Answering Peter's concerns, if we're going to add a method of "simplifying flashrom tests" that is a new feature, and it should get a new option. Using -Erwv for that ignores that fact by adding a lot of implicit assumptions. Implicit assumptions are fatal for any user interface.
Strictly speaking, -wv should be disallowed, too. Instead, write should guarantee that the write succeeded, or print an error otherwise. As should an erase make sure that the chip is erased, if the program exists without error.
Other than that, we should stick with the small utility approach, and have the tool do one thing at a time.
comment:10 Changed 4 years ago by stepan
ping
comment:11 Changed 4 years ago by hailfinger
We now have auto-erase for write and auto-verify for erase and write.
Combining -Erwv does not make sense anymore, but a separate -T parameter for a full test would indeed be helpful. Not sure if I should close this ticket.
comment:12 Changed 3 years ago by hailfinger
- Keywords erase exit removed
- Owner changed from stuge to hailfinger
- Patch Status changed from patch needs work to there is no patch
- Status changed from assigned to new
- Summary changed from flashrom: Don't exit() after successful erase; enable testing all operations in one invocation to flashrom: Add -T to test all operations in one invocation
Given that chips now support multiple erase functions, testing is way more complicated. We need a separate -T, everything else will only give us incomplete test reports.

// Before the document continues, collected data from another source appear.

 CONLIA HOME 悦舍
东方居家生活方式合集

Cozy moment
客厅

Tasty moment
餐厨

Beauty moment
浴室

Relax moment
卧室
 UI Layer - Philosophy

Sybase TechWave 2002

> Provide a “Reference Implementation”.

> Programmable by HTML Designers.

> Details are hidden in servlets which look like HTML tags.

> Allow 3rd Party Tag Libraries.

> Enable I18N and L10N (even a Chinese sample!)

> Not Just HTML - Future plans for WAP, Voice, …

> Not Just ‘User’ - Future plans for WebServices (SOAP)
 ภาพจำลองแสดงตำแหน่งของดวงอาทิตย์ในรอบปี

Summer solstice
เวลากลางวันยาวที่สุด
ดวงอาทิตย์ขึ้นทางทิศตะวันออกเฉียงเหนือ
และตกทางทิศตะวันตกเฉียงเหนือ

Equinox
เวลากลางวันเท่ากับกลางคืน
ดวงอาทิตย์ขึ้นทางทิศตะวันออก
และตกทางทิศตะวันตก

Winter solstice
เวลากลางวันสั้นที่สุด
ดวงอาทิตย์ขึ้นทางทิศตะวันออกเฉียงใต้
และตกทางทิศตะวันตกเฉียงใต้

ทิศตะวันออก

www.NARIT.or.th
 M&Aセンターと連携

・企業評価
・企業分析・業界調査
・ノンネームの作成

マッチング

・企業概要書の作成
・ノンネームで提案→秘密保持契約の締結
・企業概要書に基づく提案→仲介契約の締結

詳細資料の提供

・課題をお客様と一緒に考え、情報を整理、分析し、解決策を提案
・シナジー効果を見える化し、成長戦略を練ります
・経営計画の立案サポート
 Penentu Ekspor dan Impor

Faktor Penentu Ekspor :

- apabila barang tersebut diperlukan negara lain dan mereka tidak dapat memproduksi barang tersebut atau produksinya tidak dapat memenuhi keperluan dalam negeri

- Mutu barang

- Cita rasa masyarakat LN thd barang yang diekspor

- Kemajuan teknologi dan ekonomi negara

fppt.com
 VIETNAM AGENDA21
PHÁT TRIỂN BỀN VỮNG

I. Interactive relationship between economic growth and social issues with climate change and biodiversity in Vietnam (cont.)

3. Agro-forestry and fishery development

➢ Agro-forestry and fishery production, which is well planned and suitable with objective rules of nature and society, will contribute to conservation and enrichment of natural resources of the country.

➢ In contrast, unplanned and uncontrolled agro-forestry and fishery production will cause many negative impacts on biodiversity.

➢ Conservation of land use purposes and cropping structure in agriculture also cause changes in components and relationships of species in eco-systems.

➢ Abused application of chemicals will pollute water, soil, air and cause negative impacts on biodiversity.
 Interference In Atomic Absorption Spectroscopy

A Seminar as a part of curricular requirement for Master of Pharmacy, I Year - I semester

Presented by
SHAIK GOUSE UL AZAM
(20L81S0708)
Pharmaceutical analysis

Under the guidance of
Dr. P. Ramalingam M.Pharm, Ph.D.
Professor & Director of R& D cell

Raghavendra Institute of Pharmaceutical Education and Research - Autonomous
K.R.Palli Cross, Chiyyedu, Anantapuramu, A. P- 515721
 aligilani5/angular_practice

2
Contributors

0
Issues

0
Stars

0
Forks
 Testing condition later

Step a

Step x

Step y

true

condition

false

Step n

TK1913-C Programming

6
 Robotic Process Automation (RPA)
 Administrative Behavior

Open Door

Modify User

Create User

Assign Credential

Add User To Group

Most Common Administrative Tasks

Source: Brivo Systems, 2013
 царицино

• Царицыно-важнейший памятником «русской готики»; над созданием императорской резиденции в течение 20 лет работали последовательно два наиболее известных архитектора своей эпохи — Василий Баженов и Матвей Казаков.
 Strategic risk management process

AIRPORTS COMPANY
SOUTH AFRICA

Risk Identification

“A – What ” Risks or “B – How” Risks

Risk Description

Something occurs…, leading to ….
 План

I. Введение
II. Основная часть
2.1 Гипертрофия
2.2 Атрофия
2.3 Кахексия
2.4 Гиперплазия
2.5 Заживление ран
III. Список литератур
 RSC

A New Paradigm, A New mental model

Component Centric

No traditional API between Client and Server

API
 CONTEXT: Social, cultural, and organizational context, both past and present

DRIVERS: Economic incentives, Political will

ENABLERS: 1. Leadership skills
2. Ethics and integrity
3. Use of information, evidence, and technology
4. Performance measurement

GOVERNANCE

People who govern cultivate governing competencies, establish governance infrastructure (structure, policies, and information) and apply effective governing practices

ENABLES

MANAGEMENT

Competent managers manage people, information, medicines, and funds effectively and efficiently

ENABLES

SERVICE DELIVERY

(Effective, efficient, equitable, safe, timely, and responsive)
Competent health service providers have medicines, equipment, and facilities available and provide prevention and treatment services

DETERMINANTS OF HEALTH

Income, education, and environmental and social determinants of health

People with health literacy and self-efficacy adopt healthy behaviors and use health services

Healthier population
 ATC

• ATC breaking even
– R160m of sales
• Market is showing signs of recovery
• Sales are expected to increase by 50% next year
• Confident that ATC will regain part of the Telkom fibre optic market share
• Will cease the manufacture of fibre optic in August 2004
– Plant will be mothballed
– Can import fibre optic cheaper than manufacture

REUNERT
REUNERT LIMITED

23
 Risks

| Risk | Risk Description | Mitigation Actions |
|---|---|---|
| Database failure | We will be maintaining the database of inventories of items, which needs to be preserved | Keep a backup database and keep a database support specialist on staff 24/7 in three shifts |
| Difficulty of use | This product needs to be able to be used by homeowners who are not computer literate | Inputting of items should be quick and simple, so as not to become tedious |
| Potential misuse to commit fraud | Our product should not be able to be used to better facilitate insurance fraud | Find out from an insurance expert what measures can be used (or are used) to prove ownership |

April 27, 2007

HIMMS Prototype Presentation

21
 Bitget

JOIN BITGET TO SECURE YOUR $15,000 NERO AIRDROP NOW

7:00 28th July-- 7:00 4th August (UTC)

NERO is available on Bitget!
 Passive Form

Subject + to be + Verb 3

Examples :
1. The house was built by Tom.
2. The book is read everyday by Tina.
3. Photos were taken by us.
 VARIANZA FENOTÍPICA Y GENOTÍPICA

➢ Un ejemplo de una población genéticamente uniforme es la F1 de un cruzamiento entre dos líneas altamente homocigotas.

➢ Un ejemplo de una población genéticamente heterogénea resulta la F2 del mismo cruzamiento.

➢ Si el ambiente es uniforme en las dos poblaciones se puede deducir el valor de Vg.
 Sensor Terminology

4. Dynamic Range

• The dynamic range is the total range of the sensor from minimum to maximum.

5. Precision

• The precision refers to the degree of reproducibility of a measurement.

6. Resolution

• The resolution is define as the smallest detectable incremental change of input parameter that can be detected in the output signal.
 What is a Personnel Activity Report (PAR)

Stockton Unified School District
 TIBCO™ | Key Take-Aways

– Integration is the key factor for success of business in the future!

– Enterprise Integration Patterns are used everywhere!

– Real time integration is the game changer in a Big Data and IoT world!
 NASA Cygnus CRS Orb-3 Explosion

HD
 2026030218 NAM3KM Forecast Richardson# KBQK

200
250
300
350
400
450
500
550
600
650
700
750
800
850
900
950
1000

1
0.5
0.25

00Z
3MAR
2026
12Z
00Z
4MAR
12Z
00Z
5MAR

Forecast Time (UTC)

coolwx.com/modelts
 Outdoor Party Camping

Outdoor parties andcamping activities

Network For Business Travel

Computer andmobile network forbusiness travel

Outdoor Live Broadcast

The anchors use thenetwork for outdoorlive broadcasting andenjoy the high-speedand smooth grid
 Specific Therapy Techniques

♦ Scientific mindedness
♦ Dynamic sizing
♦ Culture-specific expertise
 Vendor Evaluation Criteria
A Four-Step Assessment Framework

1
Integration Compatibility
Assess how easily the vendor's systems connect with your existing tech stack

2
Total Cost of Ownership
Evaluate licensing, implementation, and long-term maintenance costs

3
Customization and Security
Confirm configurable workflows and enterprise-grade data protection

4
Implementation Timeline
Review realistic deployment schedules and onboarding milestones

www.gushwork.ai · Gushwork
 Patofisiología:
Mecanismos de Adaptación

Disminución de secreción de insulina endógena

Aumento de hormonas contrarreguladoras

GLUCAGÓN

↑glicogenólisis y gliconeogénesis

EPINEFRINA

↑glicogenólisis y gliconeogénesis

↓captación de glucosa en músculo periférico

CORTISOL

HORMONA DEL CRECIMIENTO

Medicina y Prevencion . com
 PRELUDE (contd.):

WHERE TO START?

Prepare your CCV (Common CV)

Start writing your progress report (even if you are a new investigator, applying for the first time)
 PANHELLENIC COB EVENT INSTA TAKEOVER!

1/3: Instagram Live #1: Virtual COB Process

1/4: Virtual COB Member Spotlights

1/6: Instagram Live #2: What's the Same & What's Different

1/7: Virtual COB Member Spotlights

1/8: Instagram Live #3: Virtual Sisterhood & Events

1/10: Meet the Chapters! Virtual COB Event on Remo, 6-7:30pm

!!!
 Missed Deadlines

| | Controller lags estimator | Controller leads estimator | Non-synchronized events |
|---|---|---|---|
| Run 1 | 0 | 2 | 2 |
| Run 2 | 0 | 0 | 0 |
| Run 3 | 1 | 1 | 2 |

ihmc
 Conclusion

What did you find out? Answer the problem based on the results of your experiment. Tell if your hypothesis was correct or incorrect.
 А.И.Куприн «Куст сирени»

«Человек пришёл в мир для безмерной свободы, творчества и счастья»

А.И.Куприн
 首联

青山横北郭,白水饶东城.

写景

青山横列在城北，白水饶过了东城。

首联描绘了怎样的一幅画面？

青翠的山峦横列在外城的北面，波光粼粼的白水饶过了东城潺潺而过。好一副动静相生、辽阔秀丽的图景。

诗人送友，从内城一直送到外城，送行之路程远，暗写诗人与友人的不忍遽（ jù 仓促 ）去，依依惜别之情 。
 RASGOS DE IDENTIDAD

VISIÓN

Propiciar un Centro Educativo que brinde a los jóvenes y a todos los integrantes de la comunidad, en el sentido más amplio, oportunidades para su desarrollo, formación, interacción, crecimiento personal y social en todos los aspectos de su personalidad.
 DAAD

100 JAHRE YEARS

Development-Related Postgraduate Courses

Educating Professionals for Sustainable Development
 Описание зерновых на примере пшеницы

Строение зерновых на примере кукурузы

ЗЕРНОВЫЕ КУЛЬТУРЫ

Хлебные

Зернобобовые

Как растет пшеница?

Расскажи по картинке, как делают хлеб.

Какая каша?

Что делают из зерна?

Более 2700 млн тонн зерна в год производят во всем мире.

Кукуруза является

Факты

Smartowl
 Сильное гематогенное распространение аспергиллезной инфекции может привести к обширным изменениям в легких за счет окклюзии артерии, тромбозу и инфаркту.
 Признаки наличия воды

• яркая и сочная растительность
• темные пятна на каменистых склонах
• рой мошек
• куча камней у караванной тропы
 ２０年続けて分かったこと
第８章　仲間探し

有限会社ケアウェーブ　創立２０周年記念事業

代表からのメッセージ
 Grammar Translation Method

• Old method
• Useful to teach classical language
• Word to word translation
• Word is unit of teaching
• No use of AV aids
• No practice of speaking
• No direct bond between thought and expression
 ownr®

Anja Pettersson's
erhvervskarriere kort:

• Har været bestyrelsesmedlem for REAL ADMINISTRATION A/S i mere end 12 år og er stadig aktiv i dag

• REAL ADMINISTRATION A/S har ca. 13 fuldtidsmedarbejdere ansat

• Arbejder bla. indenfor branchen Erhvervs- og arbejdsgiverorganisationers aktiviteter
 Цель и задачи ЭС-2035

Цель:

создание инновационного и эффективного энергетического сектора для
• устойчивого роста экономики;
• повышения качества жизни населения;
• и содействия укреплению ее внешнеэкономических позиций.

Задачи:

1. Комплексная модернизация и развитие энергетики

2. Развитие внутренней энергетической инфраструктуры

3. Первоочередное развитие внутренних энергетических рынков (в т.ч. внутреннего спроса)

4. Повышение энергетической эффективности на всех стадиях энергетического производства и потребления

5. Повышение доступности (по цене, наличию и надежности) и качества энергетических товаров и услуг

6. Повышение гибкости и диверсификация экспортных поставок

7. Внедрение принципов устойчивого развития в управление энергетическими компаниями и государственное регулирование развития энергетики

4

comment:13 Changed 3 years ago by hailfinger
- Status changed from new to assigned
I have a patch for this, but it needs partial write support, and that will be added post 0.9.2.

While I do like the patch, I fear the user interface of flashrom is less than optimal in this case.
AFAICS flashrom -Er and flashrom -rE are equivalent, but user expectation is completely different. Can we honor the order of commands or at least place reading before erasing and writing?
The best solution would be making -r and -E mutually exclusive like -r -and -w are.